Since the Red Cedar River flows from east to west, Alwin said the water absorbs pollutants from multiple sources before it flows past the Potter Park Zoo. According to Lindemann, “seeking and finding” these pollution sources is no small task.
Ruth Kline-Robach, the outreach specialist for Michigan State University’s Institute of Water Research, said the only way to determine the exact source of E. coli is to test the DNA of the bacteria. The institute, which is working on a water management plan for the Red Cedar watershed, monitors bacteria levels in rivers and streams throughout the watershed. Kline-Robach said that E. coli is a “bacterial standard,” which means that if the bacteria is present, other unsavory organisms may be lurking in the waters as well.
“The levels for total body contact, which means if we were going to dive right into the water, shouldn’t be over 300 bacteria per 100 mL of water,” Kline-Robach said. “The levels for partial body contact are 1,000 per 100 mL of water.
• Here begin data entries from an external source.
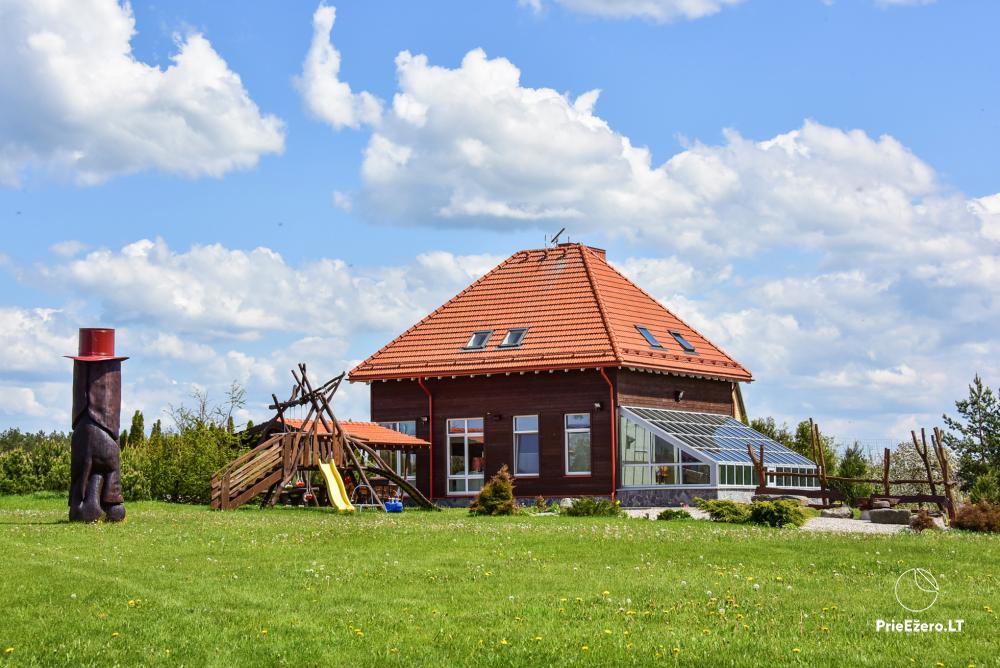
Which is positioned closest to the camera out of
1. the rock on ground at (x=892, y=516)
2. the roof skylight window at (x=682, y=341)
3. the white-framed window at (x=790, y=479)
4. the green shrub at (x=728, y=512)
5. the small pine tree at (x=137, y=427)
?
the green shrub at (x=728, y=512)

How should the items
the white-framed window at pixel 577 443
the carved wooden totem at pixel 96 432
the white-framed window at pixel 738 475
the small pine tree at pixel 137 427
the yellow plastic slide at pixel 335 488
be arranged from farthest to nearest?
the small pine tree at pixel 137 427 < the white-framed window at pixel 577 443 < the white-framed window at pixel 738 475 < the yellow plastic slide at pixel 335 488 < the carved wooden totem at pixel 96 432

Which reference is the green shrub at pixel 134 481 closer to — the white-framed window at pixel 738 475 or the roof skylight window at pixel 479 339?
the roof skylight window at pixel 479 339

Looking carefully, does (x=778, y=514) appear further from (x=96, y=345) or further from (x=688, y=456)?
(x=96, y=345)

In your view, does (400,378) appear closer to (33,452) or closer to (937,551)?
(33,452)

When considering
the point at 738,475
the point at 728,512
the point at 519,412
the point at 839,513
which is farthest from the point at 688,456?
the point at 728,512

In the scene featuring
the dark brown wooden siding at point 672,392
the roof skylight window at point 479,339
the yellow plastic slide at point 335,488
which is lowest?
the yellow plastic slide at point 335,488

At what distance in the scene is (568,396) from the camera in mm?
34656

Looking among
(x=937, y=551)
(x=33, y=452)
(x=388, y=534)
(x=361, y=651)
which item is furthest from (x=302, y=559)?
(x=33, y=452)

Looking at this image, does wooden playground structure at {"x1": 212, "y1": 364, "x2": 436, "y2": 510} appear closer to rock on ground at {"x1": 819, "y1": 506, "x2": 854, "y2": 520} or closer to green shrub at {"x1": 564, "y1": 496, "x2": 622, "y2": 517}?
green shrub at {"x1": 564, "y1": 496, "x2": 622, "y2": 517}

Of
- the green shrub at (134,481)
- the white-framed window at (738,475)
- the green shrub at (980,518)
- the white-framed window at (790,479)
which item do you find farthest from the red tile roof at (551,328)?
the green shrub at (980,518)

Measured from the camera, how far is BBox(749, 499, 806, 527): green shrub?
76.0 ft

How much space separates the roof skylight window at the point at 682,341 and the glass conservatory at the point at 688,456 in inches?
121

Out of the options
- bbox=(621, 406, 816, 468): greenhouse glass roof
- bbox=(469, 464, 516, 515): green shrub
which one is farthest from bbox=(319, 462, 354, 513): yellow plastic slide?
bbox=(621, 406, 816, 468): greenhouse glass roof

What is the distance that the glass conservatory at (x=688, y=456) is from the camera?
32438mm
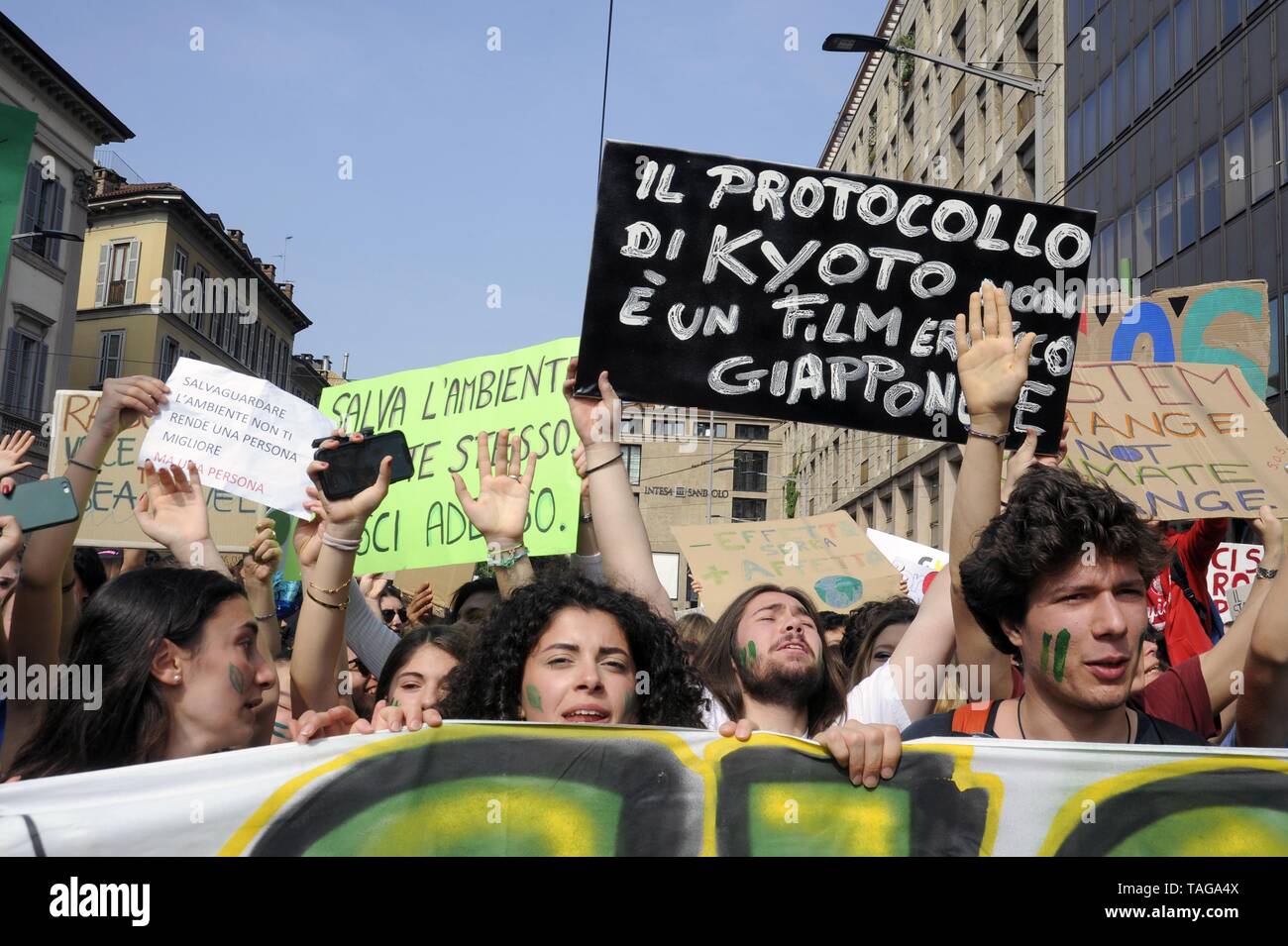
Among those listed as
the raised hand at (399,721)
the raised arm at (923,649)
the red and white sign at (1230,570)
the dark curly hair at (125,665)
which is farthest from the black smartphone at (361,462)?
the red and white sign at (1230,570)

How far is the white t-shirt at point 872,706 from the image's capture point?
3.43m

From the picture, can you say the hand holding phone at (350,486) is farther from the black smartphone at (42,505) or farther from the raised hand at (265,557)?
the black smartphone at (42,505)

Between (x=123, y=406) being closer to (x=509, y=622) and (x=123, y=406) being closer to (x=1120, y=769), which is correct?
(x=509, y=622)

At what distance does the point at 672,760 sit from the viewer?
7.88ft

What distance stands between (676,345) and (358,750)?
1.86 meters

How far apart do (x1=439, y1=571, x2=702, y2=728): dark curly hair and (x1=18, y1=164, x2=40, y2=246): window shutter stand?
1134 inches

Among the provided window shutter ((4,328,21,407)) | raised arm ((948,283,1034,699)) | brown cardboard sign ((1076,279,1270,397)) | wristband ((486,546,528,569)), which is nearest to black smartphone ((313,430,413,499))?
wristband ((486,546,528,569))

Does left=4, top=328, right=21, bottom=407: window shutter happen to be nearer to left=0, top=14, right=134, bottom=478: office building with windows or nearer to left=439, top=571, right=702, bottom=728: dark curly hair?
left=0, top=14, right=134, bottom=478: office building with windows

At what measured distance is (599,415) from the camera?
370cm

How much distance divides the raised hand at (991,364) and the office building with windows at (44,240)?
28087mm

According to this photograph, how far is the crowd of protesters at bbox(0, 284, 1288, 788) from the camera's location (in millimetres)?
2631

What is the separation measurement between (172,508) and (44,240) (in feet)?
92.1
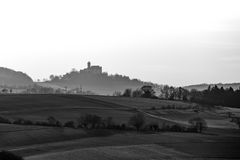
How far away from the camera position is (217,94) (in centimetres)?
19225

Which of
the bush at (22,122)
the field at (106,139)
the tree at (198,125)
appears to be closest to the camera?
the field at (106,139)

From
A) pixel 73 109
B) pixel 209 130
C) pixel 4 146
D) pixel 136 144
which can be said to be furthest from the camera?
pixel 73 109

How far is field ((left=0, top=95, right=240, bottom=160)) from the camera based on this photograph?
184 feet

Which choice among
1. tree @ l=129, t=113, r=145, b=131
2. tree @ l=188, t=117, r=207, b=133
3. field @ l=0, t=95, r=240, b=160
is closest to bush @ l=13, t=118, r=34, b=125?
field @ l=0, t=95, r=240, b=160

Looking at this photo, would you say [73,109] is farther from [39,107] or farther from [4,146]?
[4,146]

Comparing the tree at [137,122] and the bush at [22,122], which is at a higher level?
the tree at [137,122]

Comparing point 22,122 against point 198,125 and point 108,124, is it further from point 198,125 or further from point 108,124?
point 198,125

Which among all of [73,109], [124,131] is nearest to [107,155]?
[124,131]

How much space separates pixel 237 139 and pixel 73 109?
47.3 metres

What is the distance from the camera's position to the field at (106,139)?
Result: 2202 inches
The levels in the river are not really egregious. We shouldn’t all be panicking.”
According to the data in the MDEQ’s June report, the E. coli count hovers around the range of 600 bacteria per 100 mL downstream of Potter Park Zoo. These numbers can spike into the thousands throughout the watershed after it rains due to the high volume of pollutants carried to the water via storm water runoff. While diving into the water may be hazardous to one’s health, Kline-Robach said that monikers like the “Dead Cedar River” are unwarranted and that any body of water that is near an urban area is bound to have pollution issues.
Monitoring the levels of bacteria will continue with the goal of improving the water throughout the Red Cedar and Grand River watersheds. Lindemann said that he is working to repair all the storm water problems under his jurisdiction, and the problems at the zoo are on his list.
“We are aware that it is an illicit discharge and it has to be fixed,” he said about the storm drain system at the zoo. “Is it an issue? Yes. Are we going to fix it? Yes.”